#### Task to carry out:
Set down, word for word, the passage of the thread below on merging DB/WAL back to the main device that begins at "And is there" and stops after "start the OSD.".
--- Selected text ---
Re: Merge DB/WAL back to the main device?

Eugen Block <eblock@xxxxxx> · Tue, 04 Feb 2025 11:54:38 +0000

Hi Holger,

oh yeah, the noout flag is important of course, I missed that in this  
response, although I mentioned it in the other thread. :-)

-> So is this OSD now using the old LVM device without having the  
'block.db' link in its config directory?

No, the block.db symlink is most likely still present after OSD  
restart, check again:

ls -l /var/lib/ceph/e776dd57-7fc6-11ee-9f23-9bb83aca7b4b/osd.1406/block.db

And is there a good way to straighten out the current setup of  
osd.1406 from its current state?

Try my recommended steps again for that OSD, it should work if you use  
the ceph-bluestore-tool and remove the LV before you start the OSD.

Zitat von Holger Naundorf <naundorf@xxxxxxxxxxxxxx>:

Hello,
as we are just trying somthing similar i will jump into this as well:
As our initial setup for the WAL/DB was on too small SSDs we need to  
move it back to the HDD and replace the SSD with larger ones (and  
after that we decide if we just keep it that way - it an archive  
cluster without bit performance demands - and use the SSDs for a  
full flash data pool or remigrate the DB to the larger SSDs)

So I just tested how this might go and use ceph-volume:

My steps are inline below:

On 04.02.25 09:52, Eugen Block wrote:
Hi,

in this case I would recommend to use the ceph-bluestore-tool  
instead of ceph-volume because it cleans up (removes the block.db  
symlink and labels). These are the steps to revert that change:

# before reverting two devices are in use:

soc9-ceph:~ # ceph osd metadata 0 | grep devices
    "bluefs_db_devices": "vdf",
    "bluestore_bdev_devices": "vdb",
    "devices": "vdb,vdf",
    "objectstore_numa_unknown_devices": "vdb,vdf",

0. # ceph osd set noout

block + block.db links before:

# ls -l /var/lib/ceph/osd/ceph-1406/
total 60
lrwxrwxrwx 1 ceph ceph  111 Jan 28 17:23 block ->  
/dev/mapper/ceph--7c3251f6--3307--4636--92c2--0dd4da36d929-osd--block--8b3d79bc--2f32--46fe--84d4--cea620c5990a

lrwxrwxrwx 1 ceph ceph  108 Jan 28 17:23 block.db ->  
/dev/mapper/ceph--bdd19323--8061--4253--a14a--d6d2a3bb13c2-osd--db--471ed787--0eda--4862--8cdc--fb9f1746d4ee

(...)
--- Data ---
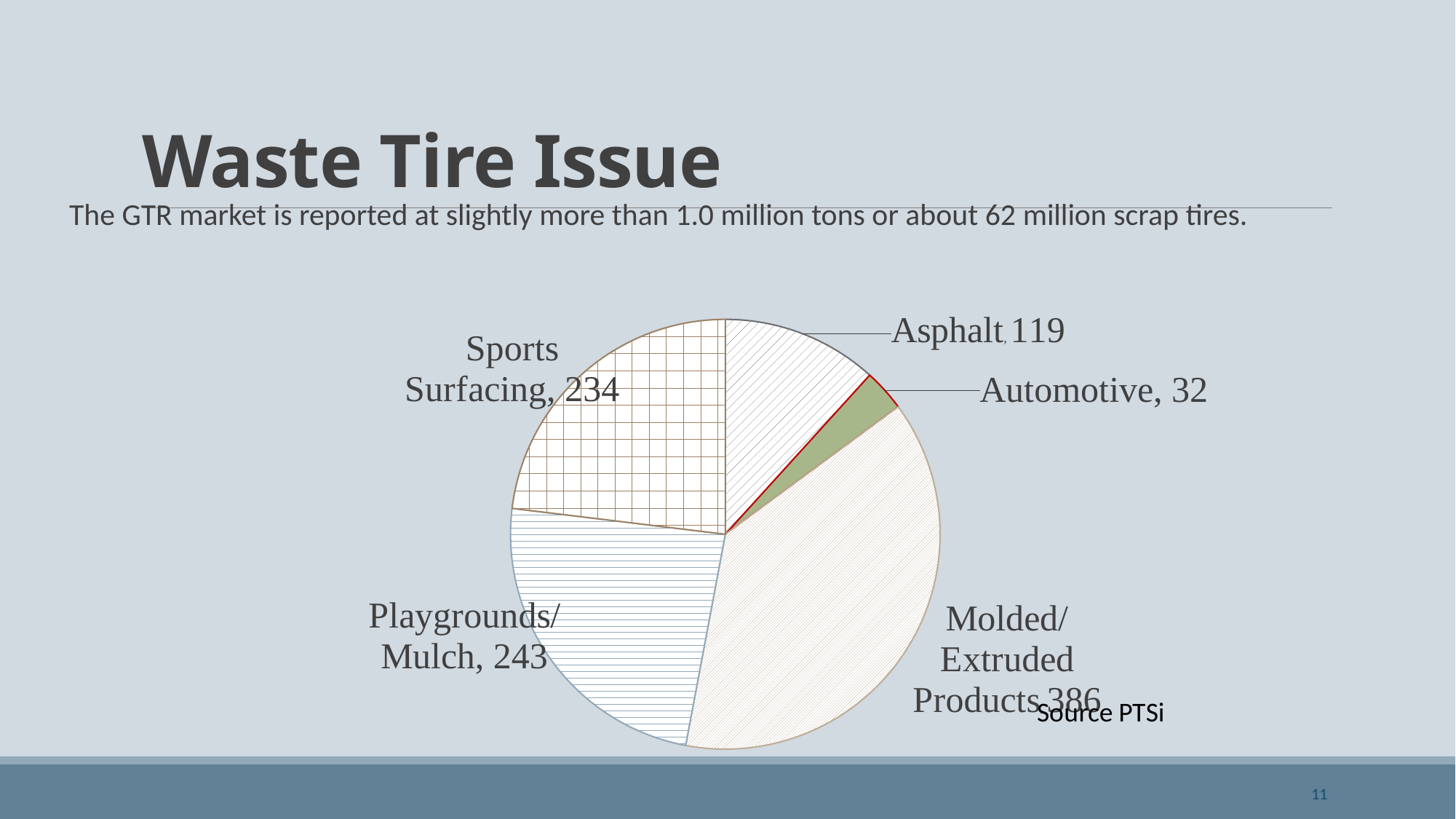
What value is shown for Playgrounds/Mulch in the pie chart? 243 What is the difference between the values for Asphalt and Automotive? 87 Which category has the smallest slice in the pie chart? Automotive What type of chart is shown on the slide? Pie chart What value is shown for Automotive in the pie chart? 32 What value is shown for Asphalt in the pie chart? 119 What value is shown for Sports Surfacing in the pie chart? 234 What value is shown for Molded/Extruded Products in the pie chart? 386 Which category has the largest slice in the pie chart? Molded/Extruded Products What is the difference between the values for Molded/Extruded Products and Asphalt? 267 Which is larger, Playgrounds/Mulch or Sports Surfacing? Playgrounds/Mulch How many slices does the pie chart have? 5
---
#### Completed exercise:
And is there a good way to straighten out the current setup of  
osd.1406 from its current state?

Try my recommended steps again for that OSD, it should work if you use  
the ceph-bluestore-tool and remove the LV before you start the OSD.